Exercise details:
Render every line from the one containing "What is the distance" through the last line of the entries, both included, as a Markdown table with columns Row and Line. Number the rows and leave out blank lines.

Data section:
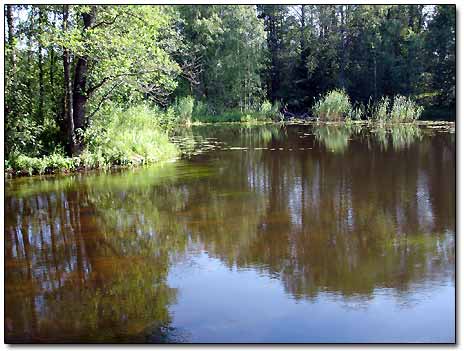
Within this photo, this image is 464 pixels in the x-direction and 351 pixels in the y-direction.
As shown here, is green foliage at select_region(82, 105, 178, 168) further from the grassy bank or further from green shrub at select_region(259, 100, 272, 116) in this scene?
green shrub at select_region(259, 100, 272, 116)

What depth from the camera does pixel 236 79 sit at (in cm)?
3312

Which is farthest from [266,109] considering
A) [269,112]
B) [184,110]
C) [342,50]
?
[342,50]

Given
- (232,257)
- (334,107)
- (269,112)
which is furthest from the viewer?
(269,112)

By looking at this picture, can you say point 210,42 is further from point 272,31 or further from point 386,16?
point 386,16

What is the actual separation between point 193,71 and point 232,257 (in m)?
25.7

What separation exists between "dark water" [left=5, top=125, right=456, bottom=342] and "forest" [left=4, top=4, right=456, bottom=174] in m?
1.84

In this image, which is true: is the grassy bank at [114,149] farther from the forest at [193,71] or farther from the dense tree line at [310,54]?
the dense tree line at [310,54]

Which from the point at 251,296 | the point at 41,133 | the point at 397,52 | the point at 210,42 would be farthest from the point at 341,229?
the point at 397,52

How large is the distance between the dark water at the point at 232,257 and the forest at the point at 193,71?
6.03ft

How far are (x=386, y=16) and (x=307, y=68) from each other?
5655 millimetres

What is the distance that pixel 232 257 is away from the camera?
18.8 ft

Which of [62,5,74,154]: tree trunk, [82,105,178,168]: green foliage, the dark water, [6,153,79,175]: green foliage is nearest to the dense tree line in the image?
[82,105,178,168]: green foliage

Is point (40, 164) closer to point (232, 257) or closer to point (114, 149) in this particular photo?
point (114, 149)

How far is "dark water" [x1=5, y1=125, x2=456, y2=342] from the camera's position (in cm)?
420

Result of the exercise:
| Row | Line |
|---|---|
| 1 | What is the distance that pixel 232 257 is away from the camera? |
| 2 | 18.8 ft |
| 3 | Which of [62,5,74,154]: tree trunk, [82,105,178,168]: green foliage, the dark water, [6,153,79,175]: green foliage is nearest to the dense tree line in the image? |
| 4 | [82,105,178,168]: green foliage |
| 5 | Is point (40, 164) closer to point (232, 257) or closer to point (114, 149) in this particular photo? |
| 6 | point (114, 149) |
| 7 | How far is "dark water" [x1=5, y1=125, x2=456, y2=342] from the camera's position (in cm)? |
| 8 | 420 |